Java Java.lang.Long One of the following: ToString ()

Source: Internet
Author: User

The article looked after the feeling benefited, so left to prepare for the temperature: http://www.congmo.net/blog/2012/03/05/Long-toString/

It took nearly two weeks to finish the Long.java, and we can say that the harvest is quite abundant. Also spent a few days of thinking how to write out, suffer from the lack of good ideas, and can not be here to waste time. So I was ready to write it out. Very casually write, think of where to write where. Ready to paste a lot of source code, attach my personal understanding.

ToString (long i, int radix)

First let's witness the powerful tostring method in the next long.

public static String toString (long i, int radix) {  if (Radix < Character.min_radix | | Radix > Character.max_radi X)      radix = ten;  if (radix = =)      return toString (i);  char[] buf = new char[65];  int charpos = +;  Boolean negative = (i < 0);  if (!negative) {    i =-i;  }  while (i <=-radix) {    buf[charpos--] = integer.digits[(int) (-(i% radix))];    i = I/radix;  }  Buf[charpos] = integer.digits[(int) (-i)];  if (negative) {     Buf[--charpos] = '-';  }  return new String (BUF, Charpos, (65-charpos));}



The second parameter, radix, is the binary number, and the range is: 2-36. Everyone knows that the 1 binary is meaningless, so the number of binary numbers starting from 2, I have been in doubt about 36, although it is 0-9 and a-Z altogether 36 characters, So the maximum number of digits is defined as 36. But there are also uppercase letters, and there are 26 of them, so you can define the maximum of 62 binary. Perhaps there is a source here I do not know, I oschina on the question, but there is no satisfactory answer to me.
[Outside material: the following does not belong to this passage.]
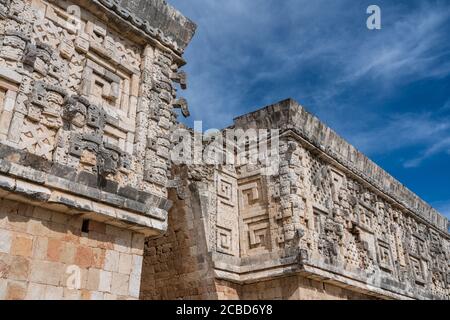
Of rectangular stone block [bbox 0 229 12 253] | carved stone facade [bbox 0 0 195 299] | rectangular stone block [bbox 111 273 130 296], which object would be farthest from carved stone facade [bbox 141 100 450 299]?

Radix if it is not in the 2-36 range, the default is 10 binary. In the case of a 10 binary, long has a tostring method that converts a 10-bit long into a string, which is later.

The non-10-binary ToString is here for processing.

char[] buf = new CHAR[65];



at first I didn't understand why I had to declare a char array of length 65, and the long64 bit would suffice. A careful study of the discovery, more than the declaration of one is to prepare for negative numbers, if it is positive then it is only used 64 bits (here is not rigorous, but first put 65 this problem clear). Take a look at the following code:
if (negative) {     Buf[--charpos] = '-';   }  return new String (BUF, Charpos, (65-charpos));



Clearly, this buf0 If there is a value, then it is only possible "-" and will not be any other value. The last line is also very well understood, with a few, then passed to the string constructor several. So the above-mentioned "positive 64-bit" is not rigorous.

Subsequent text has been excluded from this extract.